GIVEN TEXT:

These are some words that I can best describe myself. I somehow fear that I am obsessive - compulsive sometimes, but that's just way beyond how I am as a person. I like keeping things in order, I want to plan things out and it would be great if it's ahead of time. It just ruins my day if what's on the day's agenda goes wrong or would have some delays. I've been like this since I was in Elementary. It has gotten worst when I was in High School. I had control of it when I was in College. And now, I already know what I'm doing. Being this way was great for me. And I can say that I am not spontaneous. Nevertheless, I love it, my boss loves it, and I hope the person who I will spend the rest of my life with would learn to love it.  


Everything in my life has been planned out and some alterations could be acceptable if I really want it done.


How's this for a plan?



  • Work here for another year and a half to pay off debts and to save some money. (Money for local job applications.)
  • Go home and stay for good for 2 years. (Work and get to know "the boyfriend" well.)
  • Find a job and keep it for 2 years. (Save money for job applications abroad.)
  • Get married at the age of 28? But won't have kids yet. (Hmmm...)
  • Apply for a job abroad with hubby. (On a cruise ship or somewhere else?)
  • Work abroad for 3 years or more.

AIM A:
Please print the planning post from "These are some" to "want it done.", word for word.
AIM B:
Write the next part of the planning post, starting right after its last line.

DATA:
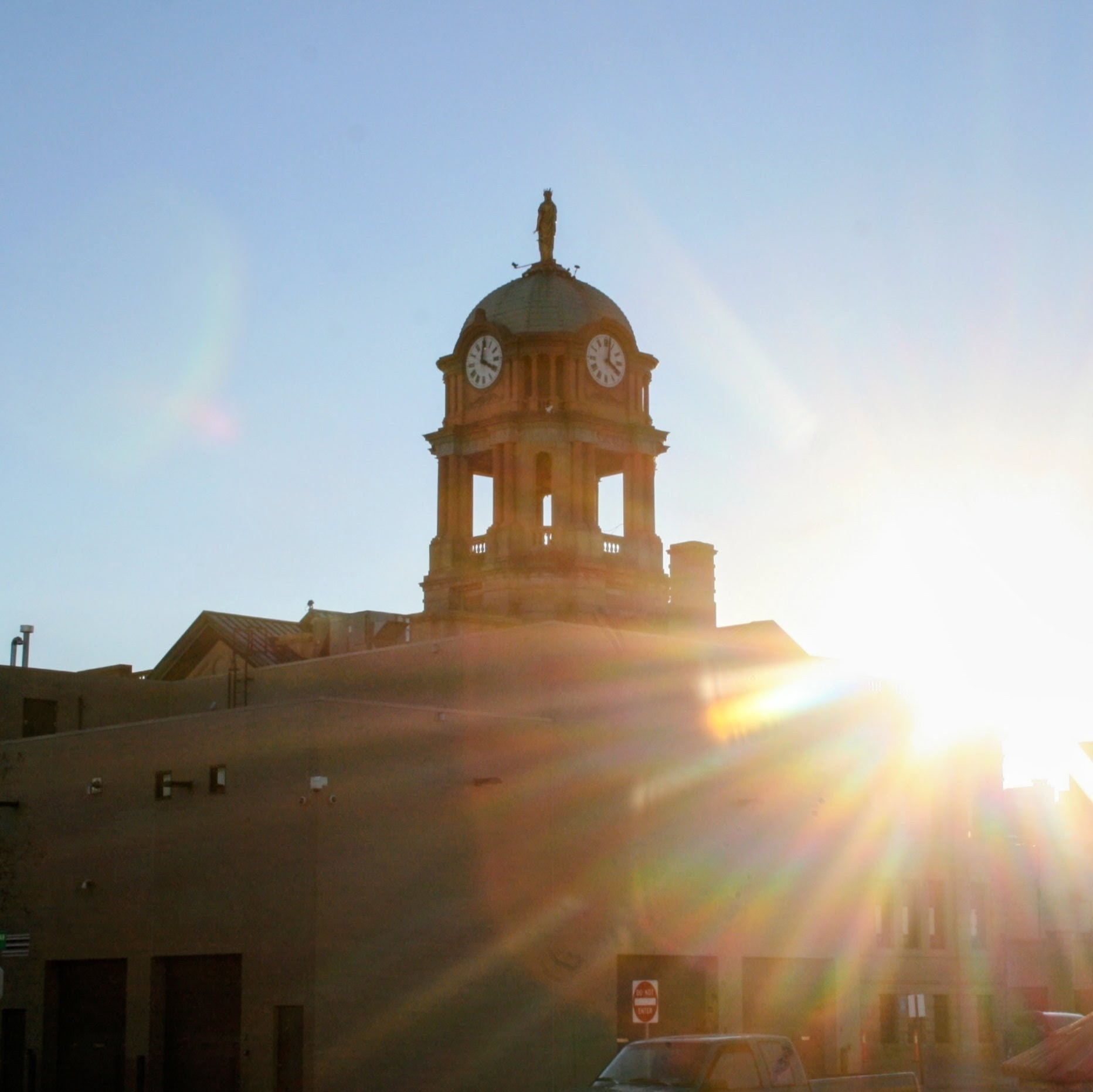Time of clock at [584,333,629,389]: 4:02
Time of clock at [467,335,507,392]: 4:00
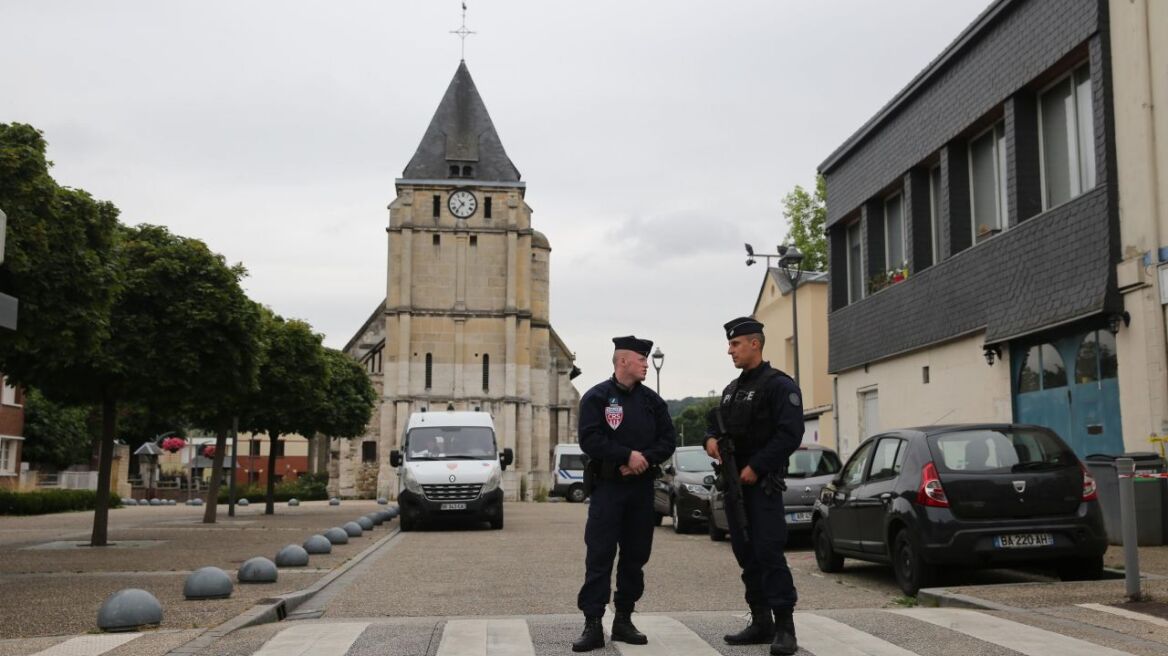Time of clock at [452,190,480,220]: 10:36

WRITTEN REPLY A:
These are some words that I can best describe myself. I somehow fear that I am obsessive - compulsive sometimes, but that's just way beyond how I am as a person. I like keeping things in order, I want to plan things out and it would be great if it's ahead of time. It just ruins my day if what's on the day's agenda goes wrong or would have some delays. I've been like this since I was in Elementary. It has gotten worst when I was in High School. I had control of it when I was in College. And now, I already know what I'm doing. Being this way was great for me. And I can say that I am not spontaneous. Nevertheless, I love it, my boss loves it, and I hope the person who I will spend the rest of my life with would learn to love it.  


Everything in my life has been planned out and some alterations could be acceptable if I really want it done.

WRITTEN REPLY B:
  • Buy a small house that will fit a family of 4 people.
  • Save some money for a small business.
  • Go home and decide who will find a stable job and who is going to manage the small business. (If we would a have a business, one of us should still have a stable job.)
  • Find job or manage the business?
  • Have our first baby at the age of 30? (A second one can be talked through.)
  • Live happily ever after. :)

This actually has been on my mind and up to this point, I want to take these seriously into consideration. I haven't told anybody about this. Even the person that I want to be with, the person that I want to do this plans with. I don't want to be like a control freak because I know he might have plans of his own and this will look like I dragged him into this. It's just that it's relieving sometimes that you know what you want to happen with your life and it would be nice if the other half agrees on it completely.